Federal News Network offers three brief stories on the U.S. Postal Service

The Postal Service sent its first reduction in force notices to non-union management employees Friday [no indication of how many notices were sent out], and is planning to set higher prices on its mail products well above the rate of inflation [first class stamp would increase by 5% from 55 cents to 58 cents].

The Senate, meanwhile, voted [by unanimous consent] to confirm [Anton Hajjar] President Joe Biden’s third nominee to serve on the USPS Board of Governors. The board is now fully staffed for the first time since 2010, and will help the agency get its 10-year reform plan off the ground.

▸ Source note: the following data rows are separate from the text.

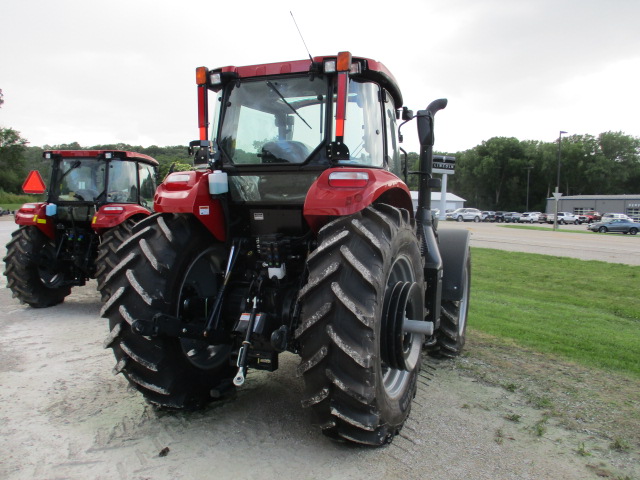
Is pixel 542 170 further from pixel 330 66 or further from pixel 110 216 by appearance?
pixel 330 66

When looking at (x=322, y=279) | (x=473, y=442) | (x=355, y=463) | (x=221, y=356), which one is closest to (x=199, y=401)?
(x=221, y=356)

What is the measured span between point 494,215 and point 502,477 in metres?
63.8

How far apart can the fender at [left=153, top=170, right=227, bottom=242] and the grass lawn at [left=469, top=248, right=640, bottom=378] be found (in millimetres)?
4068

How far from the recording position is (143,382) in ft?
11.5

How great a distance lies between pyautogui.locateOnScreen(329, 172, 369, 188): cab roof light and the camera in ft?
10.6

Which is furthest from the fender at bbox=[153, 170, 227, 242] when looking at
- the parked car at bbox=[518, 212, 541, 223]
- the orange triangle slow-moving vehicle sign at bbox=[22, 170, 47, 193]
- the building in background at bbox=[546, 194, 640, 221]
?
the building in background at bbox=[546, 194, 640, 221]

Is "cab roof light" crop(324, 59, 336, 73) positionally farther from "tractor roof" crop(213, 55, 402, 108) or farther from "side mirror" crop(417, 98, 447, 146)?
"side mirror" crop(417, 98, 447, 146)

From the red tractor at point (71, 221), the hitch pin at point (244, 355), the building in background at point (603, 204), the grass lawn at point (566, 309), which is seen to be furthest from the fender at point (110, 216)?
the building in background at point (603, 204)

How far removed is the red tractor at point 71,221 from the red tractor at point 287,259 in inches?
166

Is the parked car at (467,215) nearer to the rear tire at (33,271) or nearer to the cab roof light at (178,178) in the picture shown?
the rear tire at (33,271)

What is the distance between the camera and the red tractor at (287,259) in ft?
9.84

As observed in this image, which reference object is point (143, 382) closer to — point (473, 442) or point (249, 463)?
point (249, 463)

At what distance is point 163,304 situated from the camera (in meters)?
3.58

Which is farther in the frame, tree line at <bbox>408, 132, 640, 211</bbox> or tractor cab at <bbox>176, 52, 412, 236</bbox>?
tree line at <bbox>408, 132, 640, 211</bbox>
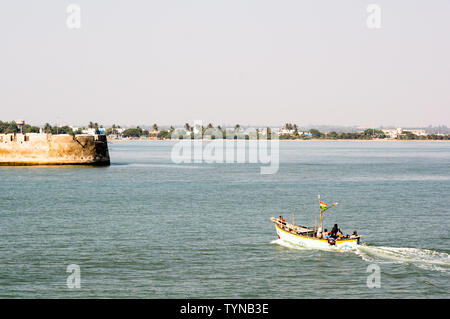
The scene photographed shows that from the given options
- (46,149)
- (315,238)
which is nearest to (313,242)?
(315,238)

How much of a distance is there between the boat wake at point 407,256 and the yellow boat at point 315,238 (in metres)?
0.86

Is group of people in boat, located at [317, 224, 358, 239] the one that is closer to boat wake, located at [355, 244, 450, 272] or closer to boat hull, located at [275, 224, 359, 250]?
boat hull, located at [275, 224, 359, 250]

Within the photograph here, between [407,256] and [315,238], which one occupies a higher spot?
[315,238]

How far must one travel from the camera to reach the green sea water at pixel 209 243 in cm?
2820

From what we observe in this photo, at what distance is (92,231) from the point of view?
41469 millimetres

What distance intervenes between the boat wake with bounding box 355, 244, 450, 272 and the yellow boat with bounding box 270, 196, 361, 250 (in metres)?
0.86

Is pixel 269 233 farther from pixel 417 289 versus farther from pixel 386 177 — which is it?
pixel 386 177

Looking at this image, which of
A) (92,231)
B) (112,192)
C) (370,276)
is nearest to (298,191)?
(112,192)

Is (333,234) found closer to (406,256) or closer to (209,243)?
(406,256)

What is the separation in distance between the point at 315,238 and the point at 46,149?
6789cm

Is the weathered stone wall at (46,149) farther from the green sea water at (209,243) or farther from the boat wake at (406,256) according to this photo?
the boat wake at (406,256)

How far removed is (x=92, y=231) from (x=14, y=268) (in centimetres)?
1070

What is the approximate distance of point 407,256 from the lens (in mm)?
33938

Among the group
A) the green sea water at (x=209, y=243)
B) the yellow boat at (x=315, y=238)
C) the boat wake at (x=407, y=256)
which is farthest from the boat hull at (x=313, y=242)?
the boat wake at (x=407, y=256)
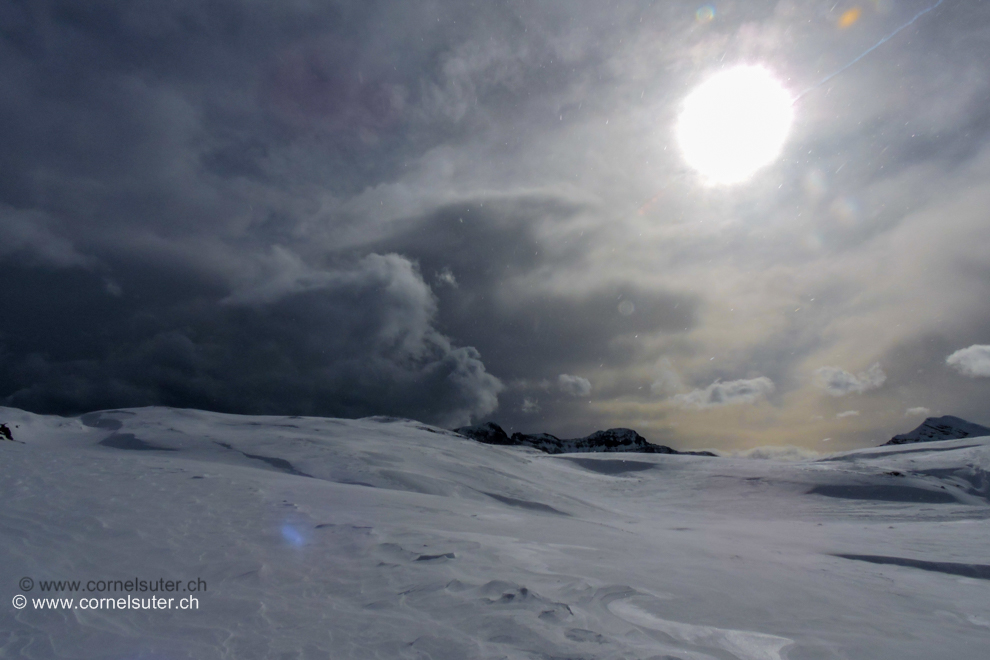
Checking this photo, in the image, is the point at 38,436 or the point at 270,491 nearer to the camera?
the point at 270,491

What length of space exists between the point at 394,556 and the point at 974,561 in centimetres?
1087

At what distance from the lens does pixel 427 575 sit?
5.23m

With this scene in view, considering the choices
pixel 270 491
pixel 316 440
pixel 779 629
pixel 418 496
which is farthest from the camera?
pixel 316 440

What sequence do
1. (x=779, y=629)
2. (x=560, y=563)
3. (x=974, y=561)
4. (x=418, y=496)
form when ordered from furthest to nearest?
(x=418, y=496) → (x=974, y=561) → (x=560, y=563) → (x=779, y=629)

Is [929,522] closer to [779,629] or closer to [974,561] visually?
[974,561]

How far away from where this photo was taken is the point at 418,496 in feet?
39.6

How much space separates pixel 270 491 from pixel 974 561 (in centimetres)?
1361

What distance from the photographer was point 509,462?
24.0 m

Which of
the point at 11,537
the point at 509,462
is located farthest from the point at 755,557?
the point at 509,462

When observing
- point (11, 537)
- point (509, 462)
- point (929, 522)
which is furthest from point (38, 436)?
point (929, 522)

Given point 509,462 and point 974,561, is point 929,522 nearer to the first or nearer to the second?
point 974,561

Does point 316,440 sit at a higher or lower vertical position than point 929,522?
higher

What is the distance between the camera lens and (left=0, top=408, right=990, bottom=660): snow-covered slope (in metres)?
3.76

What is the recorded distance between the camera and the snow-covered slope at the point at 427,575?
3.76 metres
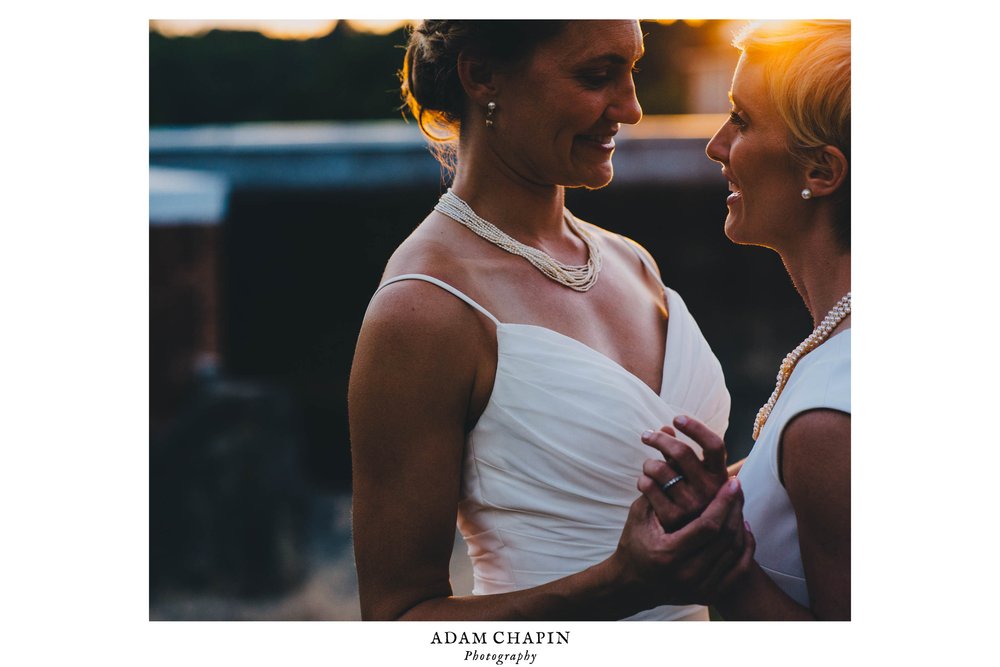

Thus the Senate has confirmed all three of the President’s Postal Governor nominees who shared a confirmation hearing with OPM Director Kiran Ahuja while Ms. Ahuja waits for a confirmation vote.

In healthcare news —

  • Bloomberg tells us that “The U.S. reported the lowest level of infection since the early days of the pandemic and welcomed back sports fans to stadiums. The Indianapolis 500 was run before 135,000 fans, the largest crowd for a sporting event since the pandemic began [but 1/3 of capacity].  * * * The world needs the cooperation of the Chinese government to trace the origins of Covid-19 and prevent future pandemic threats, two leading U.S. disease experts said Sunday.
  • NPR reports that “For children in particular, the risk of serious consequences from COVID-19 is the same magnitude as the risk they face from the flu, she says. But many parents seem more worried about the new and less familiar disease. * * * [E]xperts urge parents to try not to worry too much.
  • Because many FEHB plans provide hypertensive members with at home blood pressure monitor, the FEHBlog wants to share the American Medical Association’s views on what doctors wish their patients knew about home blood pressure measurement.

Finally, the FEHBlog’s eyes were drawn to the weekend Wall Street Journal’s Heard on the Street column which discusses the efforts of Walmart and Amazon to enter the healthcare business.